Start of Records to use
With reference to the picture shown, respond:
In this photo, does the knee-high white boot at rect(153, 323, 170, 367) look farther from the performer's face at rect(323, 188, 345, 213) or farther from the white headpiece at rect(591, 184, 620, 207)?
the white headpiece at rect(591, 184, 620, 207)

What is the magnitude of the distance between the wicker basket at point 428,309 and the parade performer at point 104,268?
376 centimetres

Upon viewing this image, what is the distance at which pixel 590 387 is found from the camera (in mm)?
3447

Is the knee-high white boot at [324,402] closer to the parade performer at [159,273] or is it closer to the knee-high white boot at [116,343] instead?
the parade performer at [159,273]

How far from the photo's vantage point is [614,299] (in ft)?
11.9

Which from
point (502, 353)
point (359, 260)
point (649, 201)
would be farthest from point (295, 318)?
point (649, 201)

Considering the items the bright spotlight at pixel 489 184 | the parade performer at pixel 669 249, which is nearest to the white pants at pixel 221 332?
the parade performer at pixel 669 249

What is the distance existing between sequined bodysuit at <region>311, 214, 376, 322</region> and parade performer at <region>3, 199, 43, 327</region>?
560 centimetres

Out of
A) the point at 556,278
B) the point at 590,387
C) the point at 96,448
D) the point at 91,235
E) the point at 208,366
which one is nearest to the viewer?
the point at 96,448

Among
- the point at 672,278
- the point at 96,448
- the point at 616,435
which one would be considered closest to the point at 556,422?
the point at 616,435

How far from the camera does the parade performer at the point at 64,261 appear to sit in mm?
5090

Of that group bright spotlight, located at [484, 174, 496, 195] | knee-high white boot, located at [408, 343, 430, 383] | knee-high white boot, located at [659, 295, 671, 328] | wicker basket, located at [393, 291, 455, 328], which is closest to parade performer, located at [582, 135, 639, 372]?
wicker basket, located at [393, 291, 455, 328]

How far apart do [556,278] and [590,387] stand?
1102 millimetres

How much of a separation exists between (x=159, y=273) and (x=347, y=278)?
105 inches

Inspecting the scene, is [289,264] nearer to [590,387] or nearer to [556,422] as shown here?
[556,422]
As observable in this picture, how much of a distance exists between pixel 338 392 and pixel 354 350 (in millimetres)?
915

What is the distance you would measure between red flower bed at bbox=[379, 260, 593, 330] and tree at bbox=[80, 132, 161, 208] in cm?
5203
End of Records to use
* To do
Can you copy the material above word for word, from its first line through the line containing "376 centimetres", inclusive?

* Solution
With reference to the picture shown, respond:
In this photo, does the knee-high white boot at rect(153, 323, 170, 367) look farther from the performer's face at rect(323, 188, 345, 213) or farther from the white headpiece at rect(591, 184, 620, 207)?
the white headpiece at rect(591, 184, 620, 207)

What is the magnitude of the distance between the wicker basket at point 428,309 and the parade performer at point 104,268?
376 centimetres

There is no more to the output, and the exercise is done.